Alas, both operating systems use a rather primitive discretionary access control model in which entire categories of security settings and behaviors are optional. In this model, one superuser account—root in Linux, Administrator in Windows—has god-like power over the entire system, including other users' files. In both OSes, group memberships can be used to create different levels of access, say, to delegate various root powers. In practice, however, on most systems you have to be logged on as the superuser or temporarily become that user in order to do anything important.

As a result, gaining complete control over any Linux or Windows system is a matter of compromising any process running with superuser privileges.
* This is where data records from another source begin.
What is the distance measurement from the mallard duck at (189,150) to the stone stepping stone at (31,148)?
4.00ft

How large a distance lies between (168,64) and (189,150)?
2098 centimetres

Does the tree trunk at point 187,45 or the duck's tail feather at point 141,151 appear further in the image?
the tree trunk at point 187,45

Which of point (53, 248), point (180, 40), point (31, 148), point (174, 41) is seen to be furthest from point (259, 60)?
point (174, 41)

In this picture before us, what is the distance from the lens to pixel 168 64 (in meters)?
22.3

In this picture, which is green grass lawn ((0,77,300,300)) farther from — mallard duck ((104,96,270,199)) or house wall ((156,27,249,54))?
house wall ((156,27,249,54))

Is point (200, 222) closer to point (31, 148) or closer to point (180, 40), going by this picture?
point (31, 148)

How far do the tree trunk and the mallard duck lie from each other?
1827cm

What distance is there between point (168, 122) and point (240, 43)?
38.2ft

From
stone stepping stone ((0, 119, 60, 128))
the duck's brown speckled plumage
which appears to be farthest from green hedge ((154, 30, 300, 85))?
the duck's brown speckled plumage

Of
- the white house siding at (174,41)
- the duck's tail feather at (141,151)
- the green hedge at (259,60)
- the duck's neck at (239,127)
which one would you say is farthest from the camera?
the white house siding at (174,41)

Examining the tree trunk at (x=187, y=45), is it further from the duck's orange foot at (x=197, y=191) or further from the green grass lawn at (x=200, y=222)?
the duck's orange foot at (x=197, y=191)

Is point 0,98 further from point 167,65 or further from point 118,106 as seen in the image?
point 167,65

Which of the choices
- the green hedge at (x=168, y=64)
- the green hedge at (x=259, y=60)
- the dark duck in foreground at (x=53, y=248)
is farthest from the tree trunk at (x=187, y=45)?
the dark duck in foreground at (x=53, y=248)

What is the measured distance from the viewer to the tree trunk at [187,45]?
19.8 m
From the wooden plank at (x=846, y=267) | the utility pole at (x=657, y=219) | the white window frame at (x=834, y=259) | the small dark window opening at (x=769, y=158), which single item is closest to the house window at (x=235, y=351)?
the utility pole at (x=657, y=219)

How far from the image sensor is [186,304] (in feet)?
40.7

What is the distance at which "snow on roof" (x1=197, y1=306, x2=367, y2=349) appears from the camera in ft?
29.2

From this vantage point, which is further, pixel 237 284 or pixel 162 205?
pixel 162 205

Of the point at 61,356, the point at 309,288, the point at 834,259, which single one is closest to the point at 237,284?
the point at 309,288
But wait, you say, I've configured my important dæmons to run as unprivileged users; bugs in those dæmons can't lead to total compromise, can they? No, not directly, but bugs in other software may make it possible for a non-root process to escalate its privileges. For example, suppose you've got a Web server running Apache, and one day an attacker manages to exploit an unpatched Apache buffer overflow vulnerability that results in the attacker getting a shell session on your server. At this point, the attacker is running as www, because that's the user Apache is running as. But suppose further that this system also has an unpatched kernel vulnerability that involves local privilege escalation.

You, the system administrator, may even know about this vulnerability but have opted not to patch it, because after all, it's strictly a local vulnerability, and nobody besides you has a shell account on this system, and who wants to have to reboot after patching the kernel? But now a remote attacker does have local shell access, and if she successfully exploits this kernel vulnerability, she's root! This all-too-common scenario illustrates that bugs are bad enough, but they're even worse when combined with a root-takes-all security model.

This, in a verbose nutshell, is the present state of Linux security. Securing Linux requires us to expend considerable effort to take full advantage of sometimes-complicated security features that usually are not enabled by default, to keep absolutely current on all security patches, and to do all of this within the limitations of Linux's simple security model. But we're in good company: most commonly used contemporary operating systems have exactly the same limitations and challenges.